Но до воплощения было то же самое, что и после воплощения, за вычетом плоти, то есть вещества, вещей и вещных отношений. Вглядываемся в них, пытаясь усилием отделить вещественность, и жизнь души начинает проступать, как она есть до, после и во время воплощения, которое её искажает, но не отменяет.
Там, в жизни души все то же самое всегда, и даже во время телесности. Только не искривлено, не искажено. Да оно и телесностью не искривляется, просто становится явленным через телесность. Искривляется и искажается каким-то образом наше восприятие.

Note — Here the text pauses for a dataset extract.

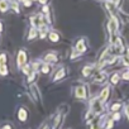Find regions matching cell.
<instances>
[{"label":"cell","mask_w":129,"mask_h":129,"mask_svg":"<svg viewBox=\"0 0 129 129\" xmlns=\"http://www.w3.org/2000/svg\"><path fill=\"white\" fill-rule=\"evenodd\" d=\"M34 79H36V72H32V74L28 76V82H32Z\"/></svg>","instance_id":"obj_27"},{"label":"cell","mask_w":129,"mask_h":129,"mask_svg":"<svg viewBox=\"0 0 129 129\" xmlns=\"http://www.w3.org/2000/svg\"><path fill=\"white\" fill-rule=\"evenodd\" d=\"M123 79L124 80H129V71H126V72L123 74Z\"/></svg>","instance_id":"obj_29"},{"label":"cell","mask_w":129,"mask_h":129,"mask_svg":"<svg viewBox=\"0 0 129 129\" xmlns=\"http://www.w3.org/2000/svg\"><path fill=\"white\" fill-rule=\"evenodd\" d=\"M49 71H51V66L48 63H46V64H43L42 66V72L43 74H49Z\"/></svg>","instance_id":"obj_23"},{"label":"cell","mask_w":129,"mask_h":129,"mask_svg":"<svg viewBox=\"0 0 129 129\" xmlns=\"http://www.w3.org/2000/svg\"><path fill=\"white\" fill-rule=\"evenodd\" d=\"M110 81H111V84H113V85H116V84L119 82V75H118V74H114V75L111 76Z\"/></svg>","instance_id":"obj_21"},{"label":"cell","mask_w":129,"mask_h":129,"mask_svg":"<svg viewBox=\"0 0 129 129\" xmlns=\"http://www.w3.org/2000/svg\"><path fill=\"white\" fill-rule=\"evenodd\" d=\"M7 61H8V57H7L5 53L0 54V66H4V64L7 63Z\"/></svg>","instance_id":"obj_19"},{"label":"cell","mask_w":129,"mask_h":129,"mask_svg":"<svg viewBox=\"0 0 129 129\" xmlns=\"http://www.w3.org/2000/svg\"><path fill=\"white\" fill-rule=\"evenodd\" d=\"M25 62H27V52L24 49H20L18 53V57H17V63L19 67H23V66H25Z\"/></svg>","instance_id":"obj_4"},{"label":"cell","mask_w":129,"mask_h":129,"mask_svg":"<svg viewBox=\"0 0 129 129\" xmlns=\"http://www.w3.org/2000/svg\"><path fill=\"white\" fill-rule=\"evenodd\" d=\"M123 63L125 64L126 67H129V57H128V56H124V57H123Z\"/></svg>","instance_id":"obj_26"},{"label":"cell","mask_w":129,"mask_h":129,"mask_svg":"<svg viewBox=\"0 0 129 129\" xmlns=\"http://www.w3.org/2000/svg\"><path fill=\"white\" fill-rule=\"evenodd\" d=\"M119 119H120V114L119 113H115L113 115V120H119Z\"/></svg>","instance_id":"obj_28"},{"label":"cell","mask_w":129,"mask_h":129,"mask_svg":"<svg viewBox=\"0 0 129 129\" xmlns=\"http://www.w3.org/2000/svg\"><path fill=\"white\" fill-rule=\"evenodd\" d=\"M24 5H25V7H30V5H32V0H25Z\"/></svg>","instance_id":"obj_32"},{"label":"cell","mask_w":129,"mask_h":129,"mask_svg":"<svg viewBox=\"0 0 129 129\" xmlns=\"http://www.w3.org/2000/svg\"><path fill=\"white\" fill-rule=\"evenodd\" d=\"M109 95H110V87H109V86H105V87L101 90L100 95H99V100L104 104V103L109 99Z\"/></svg>","instance_id":"obj_7"},{"label":"cell","mask_w":129,"mask_h":129,"mask_svg":"<svg viewBox=\"0 0 129 129\" xmlns=\"http://www.w3.org/2000/svg\"><path fill=\"white\" fill-rule=\"evenodd\" d=\"M44 61H46L47 63H49V62H56V61H57V56H56L54 53H47V54L44 56Z\"/></svg>","instance_id":"obj_12"},{"label":"cell","mask_w":129,"mask_h":129,"mask_svg":"<svg viewBox=\"0 0 129 129\" xmlns=\"http://www.w3.org/2000/svg\"><path fill=\"white\" fill-rule=\"evenodd\" d=\"M105 5H106V9H108V10H109V12H110V13L113 14V17H114V10H115V8H114L113 3H109V2H108V3L105 4Z\"/></svg>","instance_id":"obj_20"},{"label":"cell","mask_w":129,"mask_h":129,"mask_svg":"<svg viewBox=\"0 0 129 129\" xmlns=\"http://www.w3.org/2000/svg\"><path fill=\"white\" fill-rule=\"evenodd\" d=\"M30 23H32L33 28H36V29L37 28L41 29L42 27L47 25V20H46V18L43 15H34V17H32L30 18Z\"/></svg>","instance_id":"obj_1"},{"label":"cell","mask_w":129,"mask_h":129,"mask_svg":"<svg viewBox=\"0 0 129 129\" xmlns=\"http://www.w3.org/2000/svg\"><path fill=\"white\" fill-rule=\"evenodd\" d=\"M91 72H92V66H85L84 70H82V75L85 77H89L91 75Z\"/></svg>","instance_id":"obj_15"},{"label":"cell","mask_w":129,"mask_h":129,"mask_svg":"<svg viewBox=\"0 0 129 129\" xmlns=\"http://www.w3.org/2000/svg\"><path fill=\"white\" fill-rule=\"evenodd\" d=\"M115 49L119 52V53H123V51H124V46H123V41H121V38H116V41H115Z\"/></svg>","instance_id":"obj_10"},{"label":"cell","mask_w":129,"mask_h":129,"mask_svg":"<svg viewBox=\"0 0 129 129\" xmlns=\"http://www.w3.org/2000/svg\"><path fill=\"white\" fill-rule=\"evenodd\" d=\"M49 39H51L52 42H58V41H59V34L56 33V32H51V33H49Z\"/></svg>","instance_id":"obj_18"},{"label":"cell","mask_w":129,"mask_h":129,"mask_svg":"<svg viewBox=\"0 0 129 129\" xmlns=\"http://www.w3.org/2000/svg\"><path fill=\"white\" fill-rule=\"evenodd\" d=\"M2 129H13V126H12L10 124H4V125L2 126Z\"/></svg>","instance_id":"obj_30"},{"label":"cell","mask_w":129,"mask_h":129,"mask_svg":"<svg viewBox=\"0 0 129 129\" xmlns=\"http://www.w3.org/2000/svg\"><path fill=\"white\" fill-rule=\"evenodd\" d=\"M120 108H121V105H120L119 103H115V104H113V105H111V110H113V111H115V113H116Z\"/></svg>","instance_id":"obj_24"},{"label":"cell","mask_w":129,"mask_h":129,"mask_svg":"<svg viewBox=\"0 0 129 129\" xmlns=\"http://www.w3.org/2000/svg\"><path fill=\"white\" fill-rule=\"evenodd\" d=\"M2 30H3V24L0 23V32H2Z\"/></svg>","instance_id":"obj_36"},{"label":"cell","mask_w":129,"mask_h":129,"mask_svg":"<svg viewBox=\"0 0 129 129\" xmlns=\"http://www.w3.org/2000/svg\"><path fill=\"white\" fill-rule=\"evenodd\" d=\"M0 75H8V69L5 64L4 66H0Z\"/></svg>","instance_id":"obj_25"},{"label":"cell","mask_w":129,"mask_h":129,"mask_svg":"<svg viewBox=\"0 0 129 129\" xmlns=\"http://www.w3.org/2000/svg\"><path fill=\"white\" fill-rule=\"evenodd\" d=\"M18 118H19L20 121H25L27 118H28V111H27L24 108H20L19 111H18Z\"/></svg>","instance_id":"obj_9"},{"label":"cell","mask_w":129,"mask_h":129,"mask_svg":"<svg viewBox=\"0 0 129 129\" xmlns=\"http://www.w3.org/2000/svg\"><path fill=\"white\" fill-rule=\"evenodd\" d=\"M8 9H9L8 2H5V0H2V2H0V12H7Z\"/></svg>","instance_id":"obj_16"},{"label":"cell","mask_w":129,"mask_h":129,"mask_svg":"<svg viewBox=\"0 0 129 129\" xmlns=\"http://www.w3.org/2000/svg\"><path fill=\"white\" fill-rule=\"evenodd\" d=\"M20 2H25V0H20Z\"/></svg>","instance_id":"obj_37"},{"label":"cell","mask_w":129,"mask_h":129,"mask_svg":"<svg viewBox=\"0 0 129 129\" xmlns=\"http://www.w3.org/2000/svg\"><path fill=\"white\" fill-rule=\"evenodd\" d=\"M108 30H109V34L113 37L115 34V32L118 30V20L115 17H111L108 22Z\"/></svg>","instance_id":"obj_3"},{"label":"cell","mask_w":129,"mask_h":129,"mask_svg":"<svg viewBox=\"0 0 129 129\" xmlns=\"http://www.w3.org/2000/svg\"><path fill=\"white\" fill-rule=\"evenodd\" d=\"M30 91H32V95H33V98L34 99H39L41 98V94H39V90H38V87L36 86V85H32L30 86Z\"/></svg>","instance_id":"obj_14"},{"label":"cell","mask_w":129,"mask_h":129,"mask_svg":"<svg viewBox=\"0 0 129 129\" xmlns=\"http://www.w3.org/2000/svg\"><path fill=\"white\" fill-rule=\"evenodd\" d=\"M75 95H76L77 99L85 100V99H86V87H85L84 85L76 86V89H75Z\"/></svg>","instance_id":"obj_5"},{"label":"cell","mask_w":129,"mask_h":129,"mask_svg":"<svg viewBox=\"0 0 129 129\" xmlns=\"http://www.w3.org/2000/svg\"><path fill=\"white\" fill-rule=\"evenodd\" d=\"M32 2H33V0H32ZM36 2H39V3H42V4H44V3L47 2V0H36Z\"/></svg>","instance_id":"obj_35"},{"label":"cell","mask_w":129,"mask_h":129,"mask_svg":"<svg viewBox=\"0 0 129 129\" xmlns=\"http://www.w3.org/2000/svg\"><path fill=\"white\" fill-rule=\"evenodd\" d=\"M105 77H106V74H105V72H99V74L95 75L94 81H95V82H103V81L105 80Z\"/></svg>","instance_id":"obj_13"},{"label":"cell","mask_w":129,"mask_h":129,"mask_svg":"<svg viewBox=\"0 0 129 129\" xmlns=\"http://www.w3.org/2000/svg\"><path fill=\"white\" fill-rule=\"evenodd\" d=\"M38 36V30L36 29V28H32L30 30H29V36H28V39L30 41V39H34L36 37Z\"/></svg>","instance_id":"obj_17"},{"label":"cell","mask_w":129,"mask_h":129,"mask_svg":"<svg viewBox=\"0 0 129 129\" xmlns=\"http://www.w3.org/2000/svg\"><path fill=\"white\" fill-rule=\"evenodd\" d=\"M62 120H63V114H58V115L56 116V120H54V125H53V129H59Z\"/></svg>","instance_id":"obj_11"},{"label":"cell","mask_w":129,"mask_h":129,"mask_svg":"<svg viewBox=\"0 0 129 129\" xmlns=\"http://www.w3.org/2000/svg\"><path fill=\"white\" fill-rule=\"evenodd\" d=\"M41 129H51V128H49V126H48V125H47V124H43V125H42V128H41Z\"/></svg>","instance_id":"obj_34"},{"label":"cell","mask_w":129,"mask_h":129,"mask_svg":"<svg viewBox=\"0 0 129 129\" xmlns=\"http://www.w3.org/2000/svg\"><path fill=\"white\" fill-rule=\"evenodd\" d=\"M125 111H126V115H128V118H129V104H126V106H125Z\"/></svg>","instance_id":"obj_33"},{"label":"cell","mask_w":129,"mask_h":129,"mask_svg":"<svg viewBox=\"0 0 129 129\" xmlns=\"http://www.w3.org/2000/svg\"><path fill=\"white\" fill-rule=\"evenodd\" d=\"M75 49H76V52H79V53H84V52L87 49V47H86V39H85V38L79 39V41L76 42Z\"/></svg>","instance_id":"obj_6"},{"label":"cell","mask_w":129,"mask_h":129,"mask_svg":"<svg viewBox=\"0 0 129 129\" xmlns=\"http://www.w3.org/2000/svg\"><path fill=\"white\" fill-rule=\"evenodd\" d=\"M95 115H98V114H100L101 111H103V103L99 100V98H96V99H94L92 101H91V109H90Z\"/></svg>","instance_id":"obj_2"},{"label":"cell","mask_w":129,"mask_h":129,"mask_svg":"<svg viewBox=\"0 0 129 129\" xmlns=\"http://www.w3.org/2000/svg\"><path fill=\"white\" fill-rule=\"evenodd\" d=\"M64 76H66V69L62 67L59 70L56 71V74L53 75V81H58V80H62Z\"/></svg>","instance_id":"obj_8"},{"label":"cell","mask_w":129,"mask_h":129,"mask_svg":"<svg viewBox=\"0 0 129 129\" xmlns=\"http://www.w3.org/2000/svg\"><path fill=\"white\" fill-rule=\"evenodd\" d=\"M94 116H95V114H94L91 110H90V111H87V113H86V121H87V123H90V121L94 119Z\"/></svg>","instance_id":"obj_22"},{"label":"cell","mask_w":129,"mask_h":129,"mask_svg":"<svg viewBox=\"0 0 129 129\" xmlns=\"http://www.w3.org/2000/svg\"><path fill=\"white\" fill-rule=\"evenodd\" d=\"M113 124H114V123H113V120H108V125H106V126H108V129H111V128H113Z\"/></svg>","instance_id":"obj_31"}]
</instances>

Как это происходит понять не просто, но важно. Явно, что эти искривления в восприятии мира души и истинной жизни приобретены нами исторически, по мере накопления культуры. И ясно, что для детей все едино – жизнь их тел непосредственно есть жизнь душевная со всеми вытекающими отсюда непосредственными душевными движениями. Мы же научаемся их разделять, и доводим это разделение до того, что однажды вообще отказываем себе в душе…
Мир, в котором мы обнаруживаем себя, это мир воплощения, значит, это мир тел, которые должны здесь выжить. Чтобы обеспечить их выживание, мы создаем общественные тела – личности. Они целиком созданы из образов, значит это и мир сознания.
Но за всем этим стоит то, что мы знаем как силы, движение, плотность, пустоту… За всем этим миры магии, физики, философии. И это и есть действительный мир души.
В своем историческом развитии человек постоянно прорывался сквозь те пленки, в которых путается его видение действительного мира. В первобытные времена это прикосновение к настоящему дало мифологию и народную магию. В классическую античность такой порыв породил философию. В Новое время – современную физику.
Мифология и магия – вот суть философии и физики наших дней. Они рождены для решения одних и тех же задач, но в разных условиях, то есть в разных мирах. А это значит, в разных состояниях сознания и в разных состояниях познания Земли. Мы лучше знаем Землю, мы больше можем извлекать из неё для своей пользы, значит это иной телесный мир, и, значит, битва за счастье в нем иная.
В этом мире больше людей, настолько больше, что он стал маленьким и изведанным. И к тому же ты всегда можешь сбежать из своего племени в любое другое. Значит, мир личности иной, и в нем также иная битва за счастье.
Это все должно быть учитываемо, но не в общем, а в точных привязках к тем телам, для которых достигается счастье. Только тогда можно будет говорить о психологии и счастье для души.
Глава 4. Понимание
Что такое понимание, не знает никто. Я хочу сказать, что нет ни одной науки, которая могла бы это внятно объяснить. Я достаточно подробно исследовал это в «Науке думать».
Тем не менее, нет ни одного человека, который бы не знал и не понимал этого. Даже дети прекрасно чувствуют, когда их понимают, и умеют добиваться понимания. Это означает, что понимание – вещь глубинная, очевидно, доступная даже животным. Во всяком случае, мы вполне можем наблюдать, как животные понимают то, что мы от них хотим.
Конечно, такой подход разрушает естественно-научную теорию рефлекторной деятельности. Но это меня нисколько не смущает, поскольку ее давно отменило одно уж допущение существования души. Если душа есть, то рефлексы перестают иметь значение, поскольку оказываются не всеобщей теорией, объясняющей в человеке все через высшую нервную деятельность, а частной дисциплиной, относящейся к узкому перешейку, связующему душу с телом.